(Beginning of Supplied data)

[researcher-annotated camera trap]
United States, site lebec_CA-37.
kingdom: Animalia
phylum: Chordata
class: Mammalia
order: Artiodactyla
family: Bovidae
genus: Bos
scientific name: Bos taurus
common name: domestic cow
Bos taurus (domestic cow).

(End of Supplied data)

Assignment
The response should be an exact repeat of the data above.

Output for this task
[researcher-annotated camera trap]
United States, site lebec_CA-37.
kingdom: Animalia
phylum: Chordata
class: Mammalia
order: Artiodactyla
family: Bovidae
genus: Bos
scientific name: Bos taurus
common name: domestic cow
Bos taurus (domestic cow).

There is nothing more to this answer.